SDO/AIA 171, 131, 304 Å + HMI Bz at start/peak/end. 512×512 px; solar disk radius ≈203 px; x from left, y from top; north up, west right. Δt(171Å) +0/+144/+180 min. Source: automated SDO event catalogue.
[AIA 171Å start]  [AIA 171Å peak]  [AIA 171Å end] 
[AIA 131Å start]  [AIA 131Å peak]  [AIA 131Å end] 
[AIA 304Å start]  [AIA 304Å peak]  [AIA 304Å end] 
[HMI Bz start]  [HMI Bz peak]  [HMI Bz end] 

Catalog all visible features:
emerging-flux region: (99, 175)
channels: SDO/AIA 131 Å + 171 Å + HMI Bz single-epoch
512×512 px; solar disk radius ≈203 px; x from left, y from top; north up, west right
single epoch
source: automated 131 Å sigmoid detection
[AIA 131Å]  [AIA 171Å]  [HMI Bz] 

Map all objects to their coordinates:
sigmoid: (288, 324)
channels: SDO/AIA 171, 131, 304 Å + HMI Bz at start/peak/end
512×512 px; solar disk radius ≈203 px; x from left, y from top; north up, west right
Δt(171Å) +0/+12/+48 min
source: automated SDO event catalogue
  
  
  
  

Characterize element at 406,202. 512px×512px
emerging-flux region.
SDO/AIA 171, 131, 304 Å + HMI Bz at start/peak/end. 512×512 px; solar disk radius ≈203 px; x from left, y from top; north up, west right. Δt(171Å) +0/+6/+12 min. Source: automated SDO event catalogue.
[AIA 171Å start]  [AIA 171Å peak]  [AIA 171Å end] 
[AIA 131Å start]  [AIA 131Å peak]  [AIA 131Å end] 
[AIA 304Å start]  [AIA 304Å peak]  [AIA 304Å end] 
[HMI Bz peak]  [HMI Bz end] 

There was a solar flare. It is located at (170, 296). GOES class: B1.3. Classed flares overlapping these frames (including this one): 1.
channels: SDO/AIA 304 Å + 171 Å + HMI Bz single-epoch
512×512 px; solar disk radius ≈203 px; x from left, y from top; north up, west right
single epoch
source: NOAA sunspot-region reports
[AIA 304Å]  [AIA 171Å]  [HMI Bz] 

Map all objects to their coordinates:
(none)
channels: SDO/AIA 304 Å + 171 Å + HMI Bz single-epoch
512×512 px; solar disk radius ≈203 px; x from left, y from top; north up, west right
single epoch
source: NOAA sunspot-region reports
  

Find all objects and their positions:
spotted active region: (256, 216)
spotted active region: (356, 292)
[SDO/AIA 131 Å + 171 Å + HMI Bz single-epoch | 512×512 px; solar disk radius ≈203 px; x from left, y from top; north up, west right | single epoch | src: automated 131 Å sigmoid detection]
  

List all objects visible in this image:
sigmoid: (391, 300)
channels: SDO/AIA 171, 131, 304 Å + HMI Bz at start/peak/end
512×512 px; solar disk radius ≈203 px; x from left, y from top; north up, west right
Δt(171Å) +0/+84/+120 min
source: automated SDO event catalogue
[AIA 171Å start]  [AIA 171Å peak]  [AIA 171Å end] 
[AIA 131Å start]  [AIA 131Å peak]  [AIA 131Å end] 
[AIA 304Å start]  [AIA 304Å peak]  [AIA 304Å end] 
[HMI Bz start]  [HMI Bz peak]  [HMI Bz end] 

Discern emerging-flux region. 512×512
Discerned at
* * *
# Task item:
All records shown above are to be output exactly.

# Completed task:
SDO/AIA 171, 131, 304 Å + HMI Bz at start/peak/end. 512×512 px; solar disk radius ≈203 px; x from left, y from top; north up, west right. Δt(171Å) +0/+144/+180 min. Source: automated SDO event catalogue.
[AIA 171Å start]  [AIA 171Å peak]  [AIA 171Å end] 
[AIA 131Å start]  [AIA 131Å peak]  [AIA 131Å end] 
[AIA 304Å start]  [AIA 304Å peak]  [AIA 304Å end] 
[HMI Bz start]  [HMI Bz peak]  [HMI Bz end] 

Catalog all visible features:
emerging-flux region: (99, 175)
channels: SDO/AIA 131 Å + 171 Å + HMI Bz single-epoch
512×512 px; solar disk radius ≈203 px; x from left, y from top; north up, west right
single epoch
source: automated 131 Å sigmoid detection
[AIA 131Å]  [AIA 171Å]  [HMI Bz] 

Map all objects to their coordinates:
sigmoid: (288, 324)
channels: SDO/AIA 171, 131, 304 Å + HMI Bz at start/peak/end
512×512 px; solar disk radius ≈203 px; x from left, y from top; north up, west right
Δt(171Å) +0/+12/+48 min
source: automated SDO event catalogue
  
  
  
  

Characterize element at 406,202. 512px×512px
emerging-flux region.
SDO/AIA 171, 131, 304 Å + HMI Bz at start/peak/end. 512×512 px; solar disk radius ≈203 px; x from left, y from top; north up, west right. Δt(171Å) +0/+6/+12 min. Source: automated SDO event catalogue.
[AIA 171Å start]  [AIA 171Å peak]  [AIA 171Å end] 
[AIA 131Å start]  [AIA 131Å peak]  [AIA 131Å end] 
[AIA 304Å start]  [AIA 304Å peak]  [AIA 304Å end] 
[HMI Bz peak]  [HMI Bz end] 

There was a solar flare. It is located at (170, 296). GOES class: B1.3. Classed flares overlapping these frames (including this one): 1.
channels: SDO/AIA 304 Å + 171 Å + HMI Bz single-epoch
512×512 px; solar disk radius ≈203 px; x from left, y from top; north up, west right
single epoch
source: NOAA sunspot-region reports
[AIA 304Å]  [AIA 171Å]  [HMI Bz] 

Map all objects to their coordinates:
(none)
channels: SDO/AIA 304 Å + 171 Å + HMI Bz single-epoch
512×512 px; solar disk radius ≈203 px; x from left, y from top; north up, west right
single epoch
source: NOAA sunspot-region reports
  

Find all objects and their positions:
spotted active region: (256, 216)
spotted active region: (356, 292)
[SDO/AIA 131 Å + 171 Å + HMI Bz single-epoch | 512×512 px; solar disk radius ≈203 px; x from left, y from top; north up, west right | single epoch | src: automated 131 Å sigmoid detection]
  

List all objects visible in this image:
sigmoid: (391, 300)
channels: SDO/AIA 171, 131, 304 Å + HMI Bz at start/peak/end
512×512 px; solar disk radius ≈203 px; x from left, y from top; north up, west right
Δt(171Å) +0/+84/+120 min
source: automated SDO event catalogue
[AIA 171Å start]  [AIA 171Å peak]  [AIA 171Å end] 
[AIA 131Å start]  [AIA 131Å peak]  [AIA 131Å end] 
[AIA 304Å start]  [AIA 304Å peak]  [AIA 304Å end] 
[HMI Bz start]  [HMI Bz peak]  [HMI Bz end] 

Discern emerging-flux region. 512×512
Discerned at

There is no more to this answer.